At Northwestern I lived in stone “quads” patterned after Oxford and so on, but the real action was here:



The house number on this old-fashioned alley “carriage house” with its converted hayloft apartment that often smelled vaguely mousey, depending on the weather, was 616 1/2. The primary occupant was Stu, our Golden Prince, a doctor’s son from Wisconsin whom we all considered a genius on the scale of D.H. Lawrence. In fact, we identified so strongly that when “Sons and Lovers” came out, I knitted us all woolly neck scarves. I still have mine. Stu was engaged to his high school sweetheart, whom he eventually married. The two sets of parents had insisted that the couple attend separate colleges to make sure the relationship was durable. “Durable” understates the case! The marriage is like the Rock of Gibraltar, regardless of living in Brentwood for many years and traveling in a fast lane, sometimes with car wrecks.






In a few months Stu and Jerry, the two guys here who are now in their (ahem) sixties, will be voting on that glittering prize called an Oscar. They’ve both gone far in Hollywood. If I told you their names, you could Google them and be impressed. The women in these photos are Greek, not that that’s particularly relevant, and they were neither actors or directors, but have served in many ways. One married an actor. I, of course, split to Montana. Different mythology. Dusty prizes.

We were all kids, not much older than the Cinematheque guys, and -- like them -- fiddling endlessly with tools to make them work, though it was all mechanical. Nothing electronic, unless a light meter is electronic. I don’t remember any of us being much of a quick quip-er, though I can pull off a good one nowadays. In those days, if one were sarcastic or metaphorical Stu would focus on you and ask in an arch voice, “Do you know why they don’t send donkeys to college?” Then we’d all laugh.

Laird, who became a famous Shakespearean actor and for years directed “A Christmas Carol” in Denver, probably comes the closest to what we thought was the “highest” art in those days.
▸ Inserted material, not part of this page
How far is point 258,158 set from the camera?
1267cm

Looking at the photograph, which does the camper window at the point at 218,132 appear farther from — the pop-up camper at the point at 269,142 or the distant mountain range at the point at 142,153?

We believed in repertory theatre and the classics. I lost Tom for a while, but found him again thanks to Google. Rather surprisingly, he is a noted artist as well as acting. He’s kept in closer touch with the original cohort in some ways, but not Stu. Now and then I think of the names of others who weren’t part of the “inner circle” of 616 1/2 and Google to see what they’re doing. Many are just lost.

616 1/2 actually belonged to Alvina Krause, our beloved and sometimes terrifying acting professor. She lived downstairs in the house and rented rooms upstairs. Paula Prentiss and Dick Benjamin lived there. Once they came into the upstairs hall and found AK, as we called her, in her nightgown with her hair down, balancing on the railing over a two-story stairwell. She was sleepwalking. They talked her down. That might be an apocryphal story, but I’m inclined to think she was about to fly and she could have if she’d wanted to. Tony Roberts, then Dave, and Dave Pressman were part of that inner-inner circle and both were part of a Manhattan Jewish tradition of theatre and burlesque that has served them well over the years. These people have achieved about as we expected.

Tom remarks on how intense the memories from those years still are. I’ve wondered who will be the one to capture the legend in print. I only watched, but that might be an advantage. The terms of education and of life-goals have changed drastically over fifty years, but I think those times could still be mined for gold, whether or not it glitters still.